With our experience we suggest endoscopic guided internal drainage as a possible initial method of management of giant pseudo cysts. However, long-term follow up is needed to make sure that it does not recur and multiple repeated endoscopy might be needed. In instances, in which the primary endoscopic internal drainage fails, surgical procedures may be required as a second line option.

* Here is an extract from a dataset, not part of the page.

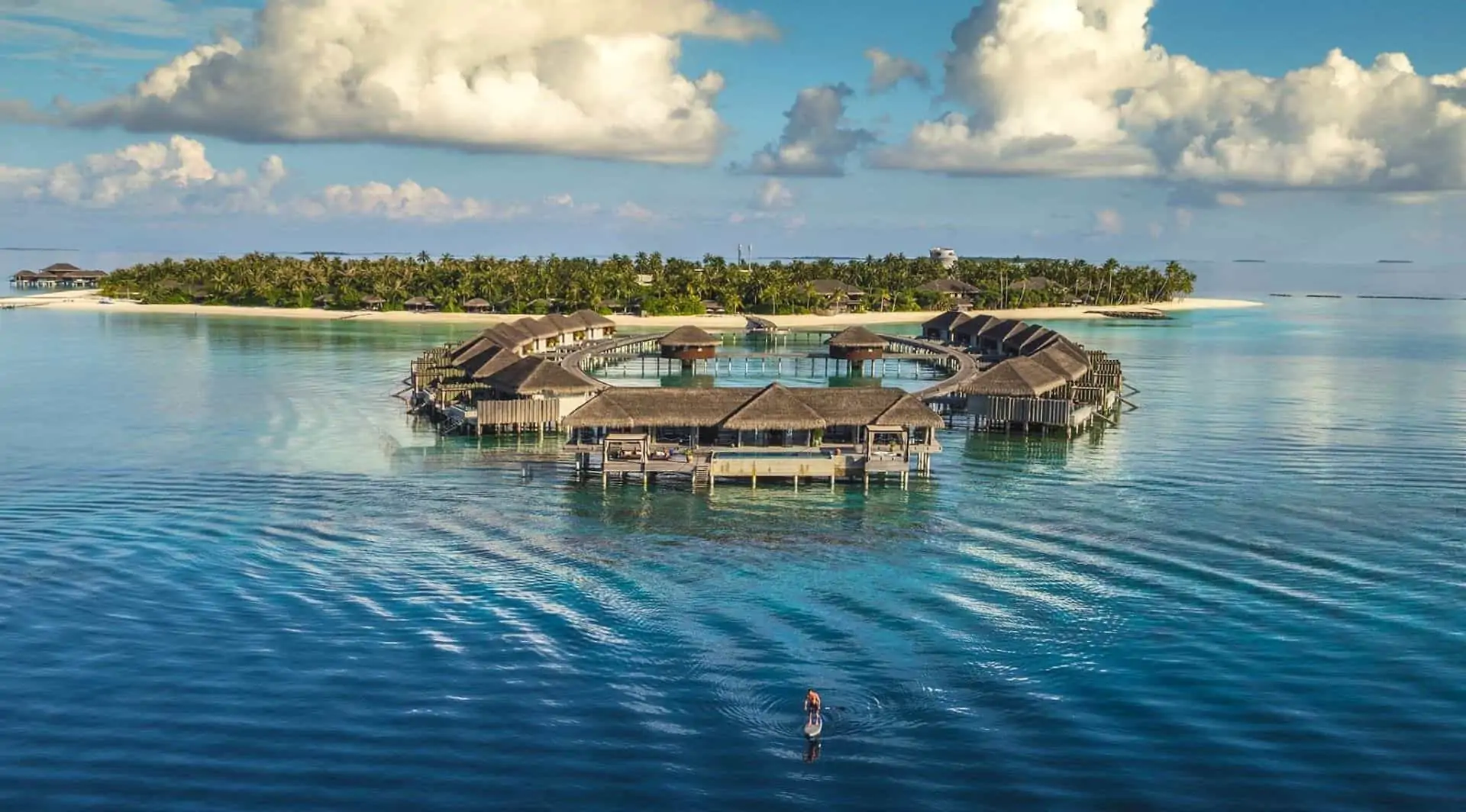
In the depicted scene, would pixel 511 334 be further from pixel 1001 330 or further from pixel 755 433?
pixel 755 433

In conclusion, giant pancreatic pseudocysts are rare and only few case reports are available on its management. Earlier surgical drainage was the only option for pseudocysts but lately radiologic imaging with percutaneous catheter drainage and endoscopic drainage have become available. Earlier drainage was suggested for giant pseudocysts before clinical deterioration. Some suggest that cystogastrostomy may not be appropriate for the treatment of giant pancreatic pseudocysts and in some instances external drainage of giant pancreatic pseudocysts may be safer than cystogastrostomy. Video-assisted pancreatic necrosectomy with internal drainage and laparoscopic cystogastrostomy were also tried with good outcomes. Here we describe a patient with giant pseudocyst following acute pancreatitis who underwent endoscopic ultrasonography and internal drainage of the cyst using stents and pigtails successfully. This can be used as a primary treatment method for giant pseudo cysts although long term follow up with imaging is necessary.